Exercise passage —
Preferred shares for mortgage REITs offer some fairly attractive yields.

There is a significant amount of risk when investing in preferred shares and that is certainly the case for mortgage REITs.

I'm highlighting several of the preferred shares to discuss the relative pricing.

Since my weekly series have generally done fairly well, it seems like a good time to look at another potential series. This series is focused on the preferred shares of mortgage REITs. These investments are generally unrated and there is very little coverage on them despite some very interesting plays in the sector. The mortgage REITs on my radar that have preferred shares are demonstrated below:

American Capital Agency Corp.

(NASDAQ:AGNC)

Apollo Residential Mortgage

(NYSE:AMTG)

Task instructions —
1) In the passage on mortgage REIT preferred shares, how are these investments generally rated?
2) Using the passage on mortgage REIT preferred shares, explain why the writer thinks it is a good time to start another series.
3) Continue the passage on mortgage REIT preferred shares from the point where it stops.

Source material —
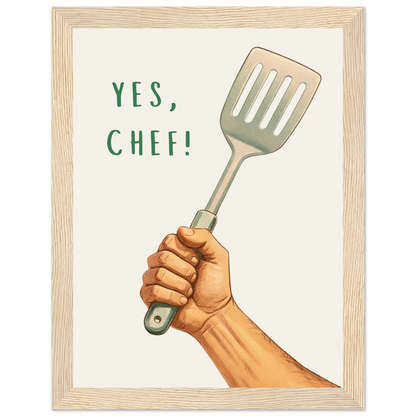 51de0575-ff3e-4e29-950f-020f05a8c52f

Answers by task —
1) They are generally unrated.

2) The writer's weekly series have generally done fairly well, so it seems like a good time to look at another potential series.

3)
Anworth Mortgage Asset Corporation

(NYSE:ANH)

Apollo Commercial Real Estate Finance

(NYSE:ARI)

ARMOUR Residential REIT

(NYSE:ARR)

Capstead Mortgage Corporation

(NYSE:CMO)

CYS Investments

(NYSE:CYS)

Dynex Capital

(NYSE:DX)

Hatteras Financial Corp.

(NYSE:HTS)

MFA Financial, Inc.

(NYSE:MFA)

AG Mortgage Investment Trust

(NYSE:MITT)

American Capital Mortgage Investment

(NASDAQ:MTGE)

Annaly Capital Management

(NYSE:NLY)

New York Mortgage Trust

(NASDAQ:NYMT)

Five Oaks

(NYSE:OAKS)

Resource Capital Corporation

(NYSE:RSO)

Click to enlarge

Feel free to suggest any company you think should be added. I'll try to have each mortgage REIT on the list but I don't want to include companies that generate a substantial amount of their earnings from activities that are not related to being a mortgage REIT.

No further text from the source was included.